Dépendre pour se défendre : l’Europe et ses armées à l’ombre de Washington - Par Laurent Sailly
L’Europe, et la France en particulier, restent structurellement dépendantes des États‑Unis pour des technologies militaires critiques, malgré un discours croissant en faveur de l’autonomie stratégique. Cette dépendance est à la fois industrielle, technologique, logicielle, réglementaire et politique, illustrée de manière emblématique par le recours massif aux équipements américains comme le F‑35, les drones Reaper, ou les systèmes soumis à la réglementation ITAR, qui donne à Washington un pouvoir de veto sur certaines exportations européennes.

_Entrées enregistrées_

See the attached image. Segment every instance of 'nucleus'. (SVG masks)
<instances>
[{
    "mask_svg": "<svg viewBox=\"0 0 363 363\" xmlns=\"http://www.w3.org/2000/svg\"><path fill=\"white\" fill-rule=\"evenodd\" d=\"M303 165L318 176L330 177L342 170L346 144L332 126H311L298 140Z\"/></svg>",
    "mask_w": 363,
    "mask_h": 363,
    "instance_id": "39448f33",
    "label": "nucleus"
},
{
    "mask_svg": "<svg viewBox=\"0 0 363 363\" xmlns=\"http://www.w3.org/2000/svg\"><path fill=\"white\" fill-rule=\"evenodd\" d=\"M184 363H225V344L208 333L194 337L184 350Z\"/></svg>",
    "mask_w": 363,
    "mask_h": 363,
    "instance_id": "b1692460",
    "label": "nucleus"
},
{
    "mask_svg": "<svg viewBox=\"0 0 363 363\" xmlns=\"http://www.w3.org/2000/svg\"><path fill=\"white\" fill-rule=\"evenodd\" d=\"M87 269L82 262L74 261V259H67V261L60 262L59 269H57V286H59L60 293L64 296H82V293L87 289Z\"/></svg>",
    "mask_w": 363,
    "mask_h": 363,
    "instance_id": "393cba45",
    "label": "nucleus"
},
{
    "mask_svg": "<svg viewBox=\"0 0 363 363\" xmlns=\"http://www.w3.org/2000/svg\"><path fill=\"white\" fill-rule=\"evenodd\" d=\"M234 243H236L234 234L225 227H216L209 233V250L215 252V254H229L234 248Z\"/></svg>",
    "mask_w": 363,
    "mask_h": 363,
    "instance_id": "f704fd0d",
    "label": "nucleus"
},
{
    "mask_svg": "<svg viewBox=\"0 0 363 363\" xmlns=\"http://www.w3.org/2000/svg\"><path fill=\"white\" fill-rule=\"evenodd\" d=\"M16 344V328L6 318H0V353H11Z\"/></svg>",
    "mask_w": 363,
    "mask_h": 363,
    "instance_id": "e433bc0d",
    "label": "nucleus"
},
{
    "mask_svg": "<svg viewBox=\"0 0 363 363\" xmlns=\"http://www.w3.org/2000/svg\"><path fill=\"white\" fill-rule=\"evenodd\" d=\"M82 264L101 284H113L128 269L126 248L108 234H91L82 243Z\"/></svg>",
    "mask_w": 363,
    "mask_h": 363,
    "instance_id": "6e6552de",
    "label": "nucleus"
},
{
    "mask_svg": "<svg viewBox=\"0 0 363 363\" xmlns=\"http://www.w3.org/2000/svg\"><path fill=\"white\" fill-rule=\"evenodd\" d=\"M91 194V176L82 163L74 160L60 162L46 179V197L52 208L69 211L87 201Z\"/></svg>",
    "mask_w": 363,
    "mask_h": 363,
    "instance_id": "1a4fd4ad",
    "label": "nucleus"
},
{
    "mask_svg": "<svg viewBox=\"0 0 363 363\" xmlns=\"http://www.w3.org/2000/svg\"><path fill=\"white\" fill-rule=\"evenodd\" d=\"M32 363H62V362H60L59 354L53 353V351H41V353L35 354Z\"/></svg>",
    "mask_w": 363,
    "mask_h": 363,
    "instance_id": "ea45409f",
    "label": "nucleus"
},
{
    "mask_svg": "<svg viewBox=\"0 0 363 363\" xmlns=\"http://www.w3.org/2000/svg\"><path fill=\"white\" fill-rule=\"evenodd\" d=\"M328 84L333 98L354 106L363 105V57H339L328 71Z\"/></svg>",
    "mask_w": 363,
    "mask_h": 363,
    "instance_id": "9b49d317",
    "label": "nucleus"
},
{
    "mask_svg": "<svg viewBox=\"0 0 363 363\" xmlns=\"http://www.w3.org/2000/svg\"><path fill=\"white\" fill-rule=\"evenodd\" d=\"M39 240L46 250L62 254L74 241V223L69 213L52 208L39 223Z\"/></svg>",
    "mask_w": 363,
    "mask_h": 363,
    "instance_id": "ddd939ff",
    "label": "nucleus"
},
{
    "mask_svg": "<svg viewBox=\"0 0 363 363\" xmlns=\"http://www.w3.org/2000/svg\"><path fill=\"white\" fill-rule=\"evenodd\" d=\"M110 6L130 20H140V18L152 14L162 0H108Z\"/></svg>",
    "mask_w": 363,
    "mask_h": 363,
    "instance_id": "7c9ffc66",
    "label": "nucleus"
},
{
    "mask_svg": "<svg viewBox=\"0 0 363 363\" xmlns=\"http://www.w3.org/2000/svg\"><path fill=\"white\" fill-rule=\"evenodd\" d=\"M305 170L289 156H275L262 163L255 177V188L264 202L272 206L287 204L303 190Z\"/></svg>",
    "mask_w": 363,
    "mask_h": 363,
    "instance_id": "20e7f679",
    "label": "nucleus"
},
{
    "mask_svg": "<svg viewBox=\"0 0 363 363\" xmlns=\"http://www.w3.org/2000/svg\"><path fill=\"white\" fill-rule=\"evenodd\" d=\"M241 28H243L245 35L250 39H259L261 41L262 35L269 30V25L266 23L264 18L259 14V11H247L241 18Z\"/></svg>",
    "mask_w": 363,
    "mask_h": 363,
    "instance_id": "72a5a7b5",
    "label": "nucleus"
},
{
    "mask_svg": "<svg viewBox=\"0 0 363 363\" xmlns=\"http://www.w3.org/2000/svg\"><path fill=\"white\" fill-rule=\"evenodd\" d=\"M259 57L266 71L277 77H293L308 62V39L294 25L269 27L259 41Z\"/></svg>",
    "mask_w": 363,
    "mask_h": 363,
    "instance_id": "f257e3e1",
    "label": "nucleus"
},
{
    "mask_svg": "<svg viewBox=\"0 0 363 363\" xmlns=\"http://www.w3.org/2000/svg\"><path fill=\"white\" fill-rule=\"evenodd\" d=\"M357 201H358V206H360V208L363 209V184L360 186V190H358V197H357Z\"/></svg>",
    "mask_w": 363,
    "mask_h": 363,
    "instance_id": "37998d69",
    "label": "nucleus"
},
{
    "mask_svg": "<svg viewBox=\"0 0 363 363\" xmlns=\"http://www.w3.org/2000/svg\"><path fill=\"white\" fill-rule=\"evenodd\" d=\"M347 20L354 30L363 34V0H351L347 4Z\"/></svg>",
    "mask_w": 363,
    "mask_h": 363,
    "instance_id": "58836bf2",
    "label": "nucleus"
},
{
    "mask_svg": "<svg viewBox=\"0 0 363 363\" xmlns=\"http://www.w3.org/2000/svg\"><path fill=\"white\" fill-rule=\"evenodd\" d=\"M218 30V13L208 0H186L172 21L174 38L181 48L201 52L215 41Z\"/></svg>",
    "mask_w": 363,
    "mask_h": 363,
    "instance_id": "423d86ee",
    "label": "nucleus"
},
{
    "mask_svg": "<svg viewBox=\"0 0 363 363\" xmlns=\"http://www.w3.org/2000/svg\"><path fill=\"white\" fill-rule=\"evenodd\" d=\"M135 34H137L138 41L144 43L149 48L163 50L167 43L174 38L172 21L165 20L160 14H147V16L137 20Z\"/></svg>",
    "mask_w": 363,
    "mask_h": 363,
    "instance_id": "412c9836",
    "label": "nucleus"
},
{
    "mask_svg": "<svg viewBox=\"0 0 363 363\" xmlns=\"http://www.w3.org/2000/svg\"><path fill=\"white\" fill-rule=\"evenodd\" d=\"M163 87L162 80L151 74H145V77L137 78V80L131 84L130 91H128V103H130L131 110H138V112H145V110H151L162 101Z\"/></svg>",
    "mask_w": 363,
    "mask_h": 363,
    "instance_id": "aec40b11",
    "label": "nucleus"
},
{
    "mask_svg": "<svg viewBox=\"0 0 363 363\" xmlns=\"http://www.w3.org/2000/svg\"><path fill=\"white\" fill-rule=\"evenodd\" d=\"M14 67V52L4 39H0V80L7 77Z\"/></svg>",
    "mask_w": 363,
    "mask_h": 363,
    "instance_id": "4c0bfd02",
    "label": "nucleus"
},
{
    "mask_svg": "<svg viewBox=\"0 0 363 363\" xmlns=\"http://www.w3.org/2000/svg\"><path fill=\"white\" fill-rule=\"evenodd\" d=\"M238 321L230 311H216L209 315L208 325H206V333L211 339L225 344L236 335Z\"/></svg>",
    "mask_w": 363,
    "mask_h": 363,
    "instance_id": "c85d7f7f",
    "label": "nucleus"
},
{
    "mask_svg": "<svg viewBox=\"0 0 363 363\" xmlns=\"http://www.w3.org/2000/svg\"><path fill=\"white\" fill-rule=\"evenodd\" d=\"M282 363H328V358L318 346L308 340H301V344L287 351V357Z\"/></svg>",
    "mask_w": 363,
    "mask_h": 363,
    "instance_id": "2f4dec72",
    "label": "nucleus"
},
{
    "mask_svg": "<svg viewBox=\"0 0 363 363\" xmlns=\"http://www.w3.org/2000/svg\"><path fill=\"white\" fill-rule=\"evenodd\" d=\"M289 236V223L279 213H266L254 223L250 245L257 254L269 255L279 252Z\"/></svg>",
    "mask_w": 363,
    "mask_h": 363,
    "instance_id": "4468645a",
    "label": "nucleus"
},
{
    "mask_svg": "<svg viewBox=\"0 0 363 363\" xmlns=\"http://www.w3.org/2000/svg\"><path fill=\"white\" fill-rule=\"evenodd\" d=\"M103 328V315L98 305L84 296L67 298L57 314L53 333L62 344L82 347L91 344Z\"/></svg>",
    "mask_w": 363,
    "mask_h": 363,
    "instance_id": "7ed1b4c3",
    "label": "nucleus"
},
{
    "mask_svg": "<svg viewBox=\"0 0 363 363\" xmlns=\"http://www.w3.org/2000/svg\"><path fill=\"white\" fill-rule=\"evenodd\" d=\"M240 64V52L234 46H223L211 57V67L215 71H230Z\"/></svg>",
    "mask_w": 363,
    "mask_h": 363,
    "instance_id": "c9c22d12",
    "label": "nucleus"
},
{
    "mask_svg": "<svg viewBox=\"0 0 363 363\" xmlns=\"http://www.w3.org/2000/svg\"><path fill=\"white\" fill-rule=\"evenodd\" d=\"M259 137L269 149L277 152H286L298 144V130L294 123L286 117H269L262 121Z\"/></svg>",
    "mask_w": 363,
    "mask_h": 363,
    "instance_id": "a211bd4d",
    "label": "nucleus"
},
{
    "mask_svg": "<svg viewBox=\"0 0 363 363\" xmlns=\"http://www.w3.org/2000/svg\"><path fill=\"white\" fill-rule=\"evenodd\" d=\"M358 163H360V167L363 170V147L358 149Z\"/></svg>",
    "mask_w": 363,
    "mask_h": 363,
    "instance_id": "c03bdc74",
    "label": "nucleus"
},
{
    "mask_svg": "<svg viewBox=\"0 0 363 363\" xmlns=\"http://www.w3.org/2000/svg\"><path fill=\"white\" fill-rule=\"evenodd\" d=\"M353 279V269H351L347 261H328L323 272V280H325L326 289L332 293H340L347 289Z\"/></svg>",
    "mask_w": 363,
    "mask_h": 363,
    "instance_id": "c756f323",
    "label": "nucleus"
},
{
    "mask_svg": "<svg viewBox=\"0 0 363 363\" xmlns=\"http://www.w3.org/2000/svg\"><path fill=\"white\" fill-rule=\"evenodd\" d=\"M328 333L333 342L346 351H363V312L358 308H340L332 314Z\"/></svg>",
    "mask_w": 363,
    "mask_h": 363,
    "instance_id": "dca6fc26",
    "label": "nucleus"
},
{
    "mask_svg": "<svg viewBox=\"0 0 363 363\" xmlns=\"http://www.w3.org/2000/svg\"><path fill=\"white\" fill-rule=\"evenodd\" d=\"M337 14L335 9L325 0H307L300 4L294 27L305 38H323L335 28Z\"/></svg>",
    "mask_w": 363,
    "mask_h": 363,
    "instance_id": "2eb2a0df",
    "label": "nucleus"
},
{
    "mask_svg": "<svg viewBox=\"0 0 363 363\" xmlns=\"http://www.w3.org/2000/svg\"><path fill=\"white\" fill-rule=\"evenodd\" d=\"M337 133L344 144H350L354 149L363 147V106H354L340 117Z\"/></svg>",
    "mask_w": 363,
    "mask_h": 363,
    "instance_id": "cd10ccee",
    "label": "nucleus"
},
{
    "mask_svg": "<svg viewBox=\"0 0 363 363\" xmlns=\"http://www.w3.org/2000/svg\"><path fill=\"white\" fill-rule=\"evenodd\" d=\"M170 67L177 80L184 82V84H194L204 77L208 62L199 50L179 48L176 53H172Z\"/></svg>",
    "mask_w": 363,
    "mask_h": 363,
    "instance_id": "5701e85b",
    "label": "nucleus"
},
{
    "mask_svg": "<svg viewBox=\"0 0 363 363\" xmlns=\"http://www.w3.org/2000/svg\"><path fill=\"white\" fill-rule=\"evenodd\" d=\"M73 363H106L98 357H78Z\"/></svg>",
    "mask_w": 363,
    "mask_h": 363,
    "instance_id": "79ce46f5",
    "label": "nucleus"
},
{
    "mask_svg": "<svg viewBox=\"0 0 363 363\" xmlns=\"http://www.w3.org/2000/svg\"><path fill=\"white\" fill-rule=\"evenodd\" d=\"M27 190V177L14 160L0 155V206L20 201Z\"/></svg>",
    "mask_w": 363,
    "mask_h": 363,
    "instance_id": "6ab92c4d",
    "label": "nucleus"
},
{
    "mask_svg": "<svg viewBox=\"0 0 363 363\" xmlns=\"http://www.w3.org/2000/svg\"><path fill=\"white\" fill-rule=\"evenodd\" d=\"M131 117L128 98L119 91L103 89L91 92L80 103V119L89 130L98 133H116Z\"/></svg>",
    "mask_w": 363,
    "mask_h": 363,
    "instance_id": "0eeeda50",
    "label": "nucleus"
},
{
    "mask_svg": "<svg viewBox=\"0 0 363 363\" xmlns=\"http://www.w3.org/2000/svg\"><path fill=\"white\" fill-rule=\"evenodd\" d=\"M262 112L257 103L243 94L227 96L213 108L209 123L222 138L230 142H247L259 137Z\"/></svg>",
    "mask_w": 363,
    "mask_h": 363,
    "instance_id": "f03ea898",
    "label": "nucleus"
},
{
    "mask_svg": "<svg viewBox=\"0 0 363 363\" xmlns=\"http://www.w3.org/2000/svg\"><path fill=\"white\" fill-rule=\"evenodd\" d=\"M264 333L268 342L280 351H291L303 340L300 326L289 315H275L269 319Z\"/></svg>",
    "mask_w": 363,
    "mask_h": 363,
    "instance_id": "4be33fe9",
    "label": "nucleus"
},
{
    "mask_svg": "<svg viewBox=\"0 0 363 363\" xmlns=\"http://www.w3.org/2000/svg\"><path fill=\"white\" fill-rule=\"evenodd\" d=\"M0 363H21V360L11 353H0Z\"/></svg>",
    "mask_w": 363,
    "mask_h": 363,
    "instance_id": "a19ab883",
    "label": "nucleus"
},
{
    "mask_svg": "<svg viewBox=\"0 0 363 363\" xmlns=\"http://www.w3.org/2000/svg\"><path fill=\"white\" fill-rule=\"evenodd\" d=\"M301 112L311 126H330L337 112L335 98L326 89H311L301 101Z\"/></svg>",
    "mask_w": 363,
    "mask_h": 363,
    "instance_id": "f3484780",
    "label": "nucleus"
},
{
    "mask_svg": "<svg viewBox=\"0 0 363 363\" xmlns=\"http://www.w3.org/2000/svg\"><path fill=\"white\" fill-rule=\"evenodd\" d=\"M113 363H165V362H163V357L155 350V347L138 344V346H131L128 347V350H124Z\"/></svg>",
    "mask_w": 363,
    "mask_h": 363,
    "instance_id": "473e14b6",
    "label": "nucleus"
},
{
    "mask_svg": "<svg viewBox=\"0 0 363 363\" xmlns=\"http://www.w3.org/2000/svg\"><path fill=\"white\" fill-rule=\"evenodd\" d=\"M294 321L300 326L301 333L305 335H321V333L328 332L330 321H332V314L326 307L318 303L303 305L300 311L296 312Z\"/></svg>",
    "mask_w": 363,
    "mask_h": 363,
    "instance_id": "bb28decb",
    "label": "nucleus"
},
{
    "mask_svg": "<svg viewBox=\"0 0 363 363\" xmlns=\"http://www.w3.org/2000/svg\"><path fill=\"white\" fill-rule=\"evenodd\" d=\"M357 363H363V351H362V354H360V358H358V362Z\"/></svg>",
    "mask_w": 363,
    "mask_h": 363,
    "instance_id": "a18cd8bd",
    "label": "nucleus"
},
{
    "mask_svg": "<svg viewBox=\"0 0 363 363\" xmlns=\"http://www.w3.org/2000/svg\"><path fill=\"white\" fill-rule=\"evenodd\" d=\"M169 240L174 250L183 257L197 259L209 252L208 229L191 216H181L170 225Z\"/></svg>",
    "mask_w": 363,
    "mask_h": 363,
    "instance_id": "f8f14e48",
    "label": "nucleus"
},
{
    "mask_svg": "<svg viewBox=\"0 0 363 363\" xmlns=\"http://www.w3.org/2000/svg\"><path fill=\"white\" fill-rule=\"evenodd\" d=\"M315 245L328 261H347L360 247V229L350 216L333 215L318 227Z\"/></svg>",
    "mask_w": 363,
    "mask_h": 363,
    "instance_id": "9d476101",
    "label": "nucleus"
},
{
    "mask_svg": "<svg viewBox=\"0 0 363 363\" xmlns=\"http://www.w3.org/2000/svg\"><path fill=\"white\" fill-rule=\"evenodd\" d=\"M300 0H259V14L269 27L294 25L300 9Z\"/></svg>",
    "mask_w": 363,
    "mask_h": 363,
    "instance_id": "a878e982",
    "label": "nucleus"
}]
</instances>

_CONSIGNE A_
Énumérez toutes les formes de dépendance envers les États-Unis que mentionne l'extrait sur la dépendance militaire de l'Europe.
_CONSIGNE B_
Prolongez l'extrait sur la dépendance militaire de l'Europe en reprenant juste après sa dernière phrase.
Les lignes n'ont aucun rapport avec l'extrait.

_RÉPONSE A_
industrielle, technologique, logicielle, réglementaire, politique

_RÉPONSE B_
Souveraineté navale française : une indépendance sous conditions américaines
Le cas français du porte‑avions révèle une souveraineté partielle : bien que vitrine de la puissance nationale, il repose sur des composants américains incontournables (catapultes C13‑3 puis EMALS, système AAG, avions E‑2 Hawkeye, ascenseurs d’avions, formation des pilotes). Cette dépendance crée une vulnérabilité stratégique assumée mais sans véritable alternative industrielle nationale à court ou moyen terme, et contribue à l’explosion des coûts du futur porte‑avions, désormais estimés autour de 10 à 12 milliards d’euros.
Retards industriels européens et le cadre réglementaire américain
Malgré quelques progrès vers une plus grande autonomie (GlobalEye, A330 MRTT), l’urgence opérationnelle, les retards industriels européens et le cadre réglementaire américain freinent l’émergence d’une véritable indépendance militaire européenne, qui demeure pour l’instant un objectif politique plus qu’une réalité opérationnelle.